With everything that is happening around the Trump inauguration and all that it seems to be encompassing, I think one thing that needs to be addressed is our language. The Right Wing has been using language that includes “secret” messages, otherwise known as “dog whistles,” for some time. We know that language is very important in conveying our ideas. We know that language can be perverted to serve particular political endeavors. We know that language is the basis of how we communicate with one another.
Language is important. Which is why I feel the need to bring it up as we move into the Trump era of disinformation and miscommunication. We need to change how we approach what messages Trump and his cronies employ when they speak to us. We need to call out misogyny whether it is overt or covert. We need to call out bigotry whether it is overt or covert. We need to call out lies whether they are overt or covert, whether the “news media” is being called upon to “spin” a “message.”
Most importantly, we need to shift how we, ourselves, use language. I’ve read many posts here at DKos where gender is used to draw a line between the “powerful” and the “impotent.” I think we all read or heard about Trump getting upset that he was Time’s “Person of the Year,” rather than “Man of the Year.” It is important for us to remember that not everyone delineates gender the same way. “Person of the Year” is an appropriate title for Time’s piece because it is inclusive of every person, not just those who happen to be male or identify as male or otherwise are viewed “male” in the traditional sense of the word.
A person could refer to anyone, male or female, because who really cares if a powerful speaker is male or female? Who really cares if an inspirational person is male or female? The question we should ask ourselves is why is gender so important for how we view someone?
We are moving into a reinvented time of “Making (Privileged, White, Male) America Great Again.” The language with which we use to define this new era also needs to reflect that not every one of us agrees that a movement backwards is a good thing. So, why does gender play such a big role in our language now?

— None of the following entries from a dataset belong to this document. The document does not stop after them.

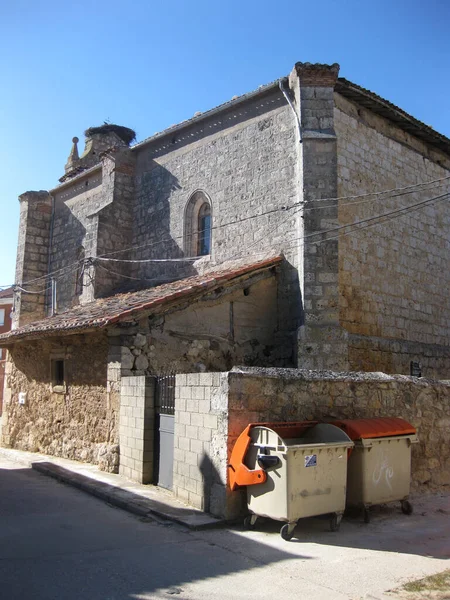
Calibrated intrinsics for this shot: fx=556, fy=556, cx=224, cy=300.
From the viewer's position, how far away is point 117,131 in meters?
29.0

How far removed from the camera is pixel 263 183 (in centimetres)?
1288

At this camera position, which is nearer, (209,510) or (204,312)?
(209,510)

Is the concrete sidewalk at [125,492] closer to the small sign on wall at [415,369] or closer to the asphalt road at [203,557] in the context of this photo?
the asphalt road at [203,557]

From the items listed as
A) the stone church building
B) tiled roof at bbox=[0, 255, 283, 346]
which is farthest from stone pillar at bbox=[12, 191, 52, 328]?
tiled roof at bbox=[0, 255, 283, 346]

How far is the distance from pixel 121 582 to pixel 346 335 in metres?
7.63

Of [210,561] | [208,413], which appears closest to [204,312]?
[208,413]

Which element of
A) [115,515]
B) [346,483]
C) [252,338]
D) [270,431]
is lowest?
[115,515]

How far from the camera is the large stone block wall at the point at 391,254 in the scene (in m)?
12.3

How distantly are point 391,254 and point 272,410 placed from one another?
801 centimetres

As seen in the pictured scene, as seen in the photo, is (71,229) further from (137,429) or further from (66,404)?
(137,429)

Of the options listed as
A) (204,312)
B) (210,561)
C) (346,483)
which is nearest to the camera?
(210,561)

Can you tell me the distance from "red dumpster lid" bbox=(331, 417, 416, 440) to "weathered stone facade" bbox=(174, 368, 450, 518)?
1.63 feet

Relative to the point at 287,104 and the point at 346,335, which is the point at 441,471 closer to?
the point at 346,335

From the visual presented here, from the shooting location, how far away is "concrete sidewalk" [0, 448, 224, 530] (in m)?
6.46
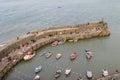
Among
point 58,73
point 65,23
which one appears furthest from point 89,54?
point 65,23

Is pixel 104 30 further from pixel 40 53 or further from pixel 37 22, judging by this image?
pixel 37 22

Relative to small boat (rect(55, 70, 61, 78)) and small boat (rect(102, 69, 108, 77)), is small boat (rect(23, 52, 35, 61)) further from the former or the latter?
small boat (rect(102, 69, 108, 77))

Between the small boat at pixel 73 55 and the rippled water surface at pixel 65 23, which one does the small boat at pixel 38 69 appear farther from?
the small boat at pixel 73 55

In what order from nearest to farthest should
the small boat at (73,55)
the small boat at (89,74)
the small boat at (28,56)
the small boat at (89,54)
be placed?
1. the small boat at (89,74)
2. the small boat at (89,54)
3. the small boat at (73,55)
4. the small boat at (28,56)

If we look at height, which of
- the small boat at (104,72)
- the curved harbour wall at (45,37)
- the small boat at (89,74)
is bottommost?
the small boat at (89,74)

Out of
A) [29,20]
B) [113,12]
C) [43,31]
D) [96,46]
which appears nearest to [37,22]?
[29,20]

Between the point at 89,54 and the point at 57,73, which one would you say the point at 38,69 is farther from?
the point at 89,54

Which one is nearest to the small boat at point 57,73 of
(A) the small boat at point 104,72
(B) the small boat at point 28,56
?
(A) the small boat at point 104,72
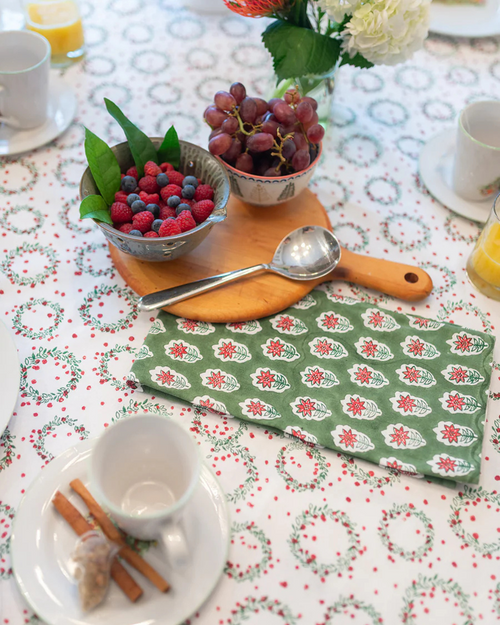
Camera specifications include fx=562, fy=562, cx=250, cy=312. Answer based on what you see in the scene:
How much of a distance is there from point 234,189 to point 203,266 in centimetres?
16

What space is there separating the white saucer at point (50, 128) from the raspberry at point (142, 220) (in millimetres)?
415

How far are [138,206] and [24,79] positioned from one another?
40cm

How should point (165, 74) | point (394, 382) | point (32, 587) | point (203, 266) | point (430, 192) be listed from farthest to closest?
point (165, 74), point (430, 192), point (203, 266), point (394, 382), point (32, 587)

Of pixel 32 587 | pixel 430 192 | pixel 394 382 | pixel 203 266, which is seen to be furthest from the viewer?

The transgender community made important steps forward under the Obama Administration. This community was vocal and adept at bringing forward the ideas of gender fluidity, of gender identity and the idea that the binary view of “male” and “female” may be an outdated way of talking about the world around us. This community also has allowed us to play with the idea of placing less emphasis on a person’s gender and more emphasis on what important persons in our public sphere do without the “male” and “female” titles dragging them down when one particular gender is “ranked” above another.
In the last few weeks, I have heard more reporters and writers add the labels of “male” and/or “female” (“man” or “woman”) when describing public characters. It concerns me that this shift in language will lead to more divisions between “male” (good, positive, powerful, dominant) and “female” (less good, less positive, pusillanimous, submissive), not only in how we view the world around us, but also in how we describe the world around us. I have seen a hardening of the idea of “maleness” and how that is supposed to be a “good” thing, how “masculinity” is being used as a weapon to subjugate those seen as “not masculine,” and how we, as a society, are moving toward the old gender stereotypes of “man, powerful,” “woman, weak.”
From my own experiences walking through public, I have noticed a definite change in how I am perceived and how I am treated. When I am perceived as male, my opinion counts a lot, my voice is heard and my requests are quickly responded to by those who view me as male. When I am perceived as female, my opinions are ignored or denigrated, my voice is lost and my requests are not really taken seriously. This troubles me deeply. I am an equal citizen in our society of equals. Whether I am male or female should not matter when opinions are being shared or discussed, my voice should carry the same weight whether those around me see me as male or female, my requests should be honored equally, no matter the plumbing between my legs. (I should note that I am female, but androgynous enough to pass as either male or female. I should further note that I am not bothered when someone confuses me for male, because I realize that in that person’s world view, male is considered to be “more” than female and that that person is trying to afford me a “higher” place in his/her mind. I am neither condoning or condemning this world view, just stating a fact.)
As we move deeper into the Trumperian Era (we have “TP’d” the White House), we need to continue to be mindful of our language, how others use language to describe their world views and we need to not regress our language to fit into their “reality.” We need to continue to use our language of inclusion, we need to remind others that language really does matter and, most of all, we need to remember that Newspeak and thought crimes are not real . . . yet.